Le 25 décembre, au Niger, un convoi d’escorte d’agents électoraux est attaqué dans la région de Tillabéry au Niger : 7 gardes nationaux et 6 gendarmes au moins sont tués (le bilan est porté à 16 morts ensuite), on compte aussi 4 blessés et un disparu.

Sur le plan militaire, la sophistication de l’EIGS en moins d’une année est donc patente. Si le groupe fonctionne en petites cellules se déplaçant à motos, pour éviter le repérage par la force Barkhane et faciliter son ravitaillement, il est capable de mobiliser des effectifs importants -parfois une centaine d’hommes- pour attaquer des bases militaires ou autres installations fixes. Fait significatif, le groupe a de plus en plus recours aux SVBIED pour ouvrir les assauts, suivis de vagues de combattants portés en motos. Il a accru son utilisation de feux indirects : aux tirs de mortiers s’ajoutent maintenant les tirs de roquettes sur affûts artisanaux. Son implantation locale parmi la population lui permet d’être bien renseigné et des drones ont été utilisés pour observer certaines bases militaires avant les attaques. Ce renforcement des tactiques militaires est probablement dû, pour partie, au lien rétabli avec l’appareil central et peut-être à la présence de cadres venus du Nigéria épauler leurs camarades du Sahel. L’EIGS tente manifestement de mettre à profit son nouveau potentiel militaire pour se tailler une base à cheval sur le nord du Burkina Faso, la région du Mali frontalière du Niger autour de Ménaka, et la région de Tillabéry au Niger. L’accélération des attaques depuis novembre dans ces 3 pays le montre bien. Cette stratégie réplique celle que la branche nigériane de l’EI a mis en œuvre au Nigéria entre juillet 2018 et les premiers mois de 2019.

L’armée burkinabée semble dépassée par les attaques à répétition des groupes islamistes.
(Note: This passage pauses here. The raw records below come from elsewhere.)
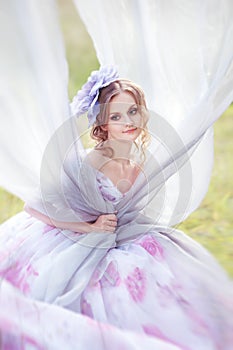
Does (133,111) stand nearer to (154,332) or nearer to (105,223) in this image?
(105,223)

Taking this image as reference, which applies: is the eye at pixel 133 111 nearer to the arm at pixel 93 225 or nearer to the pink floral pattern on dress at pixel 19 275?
the arm at pixel 93 225

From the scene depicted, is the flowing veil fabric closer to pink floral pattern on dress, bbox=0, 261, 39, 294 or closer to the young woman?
the young woman

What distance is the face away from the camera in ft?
4.13

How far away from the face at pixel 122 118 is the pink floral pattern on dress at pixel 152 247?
0.64ft

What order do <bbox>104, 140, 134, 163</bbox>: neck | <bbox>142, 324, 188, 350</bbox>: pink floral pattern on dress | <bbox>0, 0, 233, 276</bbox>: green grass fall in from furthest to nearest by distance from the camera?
<bbox>0, 0, 233, 276</bbox>: green grass
<bbox>104, 140, 134, 163</bbox>: neck
<bbox>142, 324, 188, 350</bbox>: pink floral pattern on dress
Quelles pistes permettraient d’inverser la tendance afin de faire jeu égal avec les organisations terroristes ?

L’attaque sur Arbinda montre que des succès restent possibles contre les formations djihadistes. Le poste de gendarmerie d’Arbinda bénéficie sans doute d’un meilleur renseignement humain, peut-être en raison d’une bonne imbrication avec la population locale. Il ne faut pas oublier que les djihadistes sont, eux aussi, des locaux. Les plus âgés sont des vétérans des phases précédentes du djihad global. Face à des katibas djihadistes mobiles, enracinées localement et bénéficiant, elles aussi, d’un renseignement abondant, qui intimident la population en exécutant ceux qui collaborent avec les autorités (l’EIGS s’en prend ainsi aux chefs de village dans la région de Tillabéry au Niger pour faire place nette), utilisant des tactiques militaires de plus en plus sophistiquées (SVBIED, IED, drones, etc), les armées locales n’ont que peu de marge de manœuvre. Le risque est grand qu’elles demeurent « bunkerisées » dans leurs installations militaires sans en sortir, ou, en tout cas, qu’elles laissent de plus en plus l’initiative à l’adversaire.

Les attaques récentes de bases le montrent bien : non seulement elles entraînent des pertes importantes chez les forces régulières, démoralisant les soldats, mais elles permettent en outre aux djihadistes de récupérer un butin matériel non négligeable qui nourrit les attaques suivantes. En ce sens, la présence de l’opération Barkhane se révèle cruciale, car l’armée française est en capacité de porter des coups aux djihadistes qui, sans être à proprement parler décisifs, amoindrissent parfois leurs possibilités d’action. Mais encore faut-il que les armées locales soient en mesure de profiter de cette « fenêtre » ouverte par l’opération Barkhane : actuellement, ce n’est pas le cas, pour des raisons politiques, socio-économiques, qui ont une influence sur les outils militaires de ces pays, le Burkina comme ses voisins.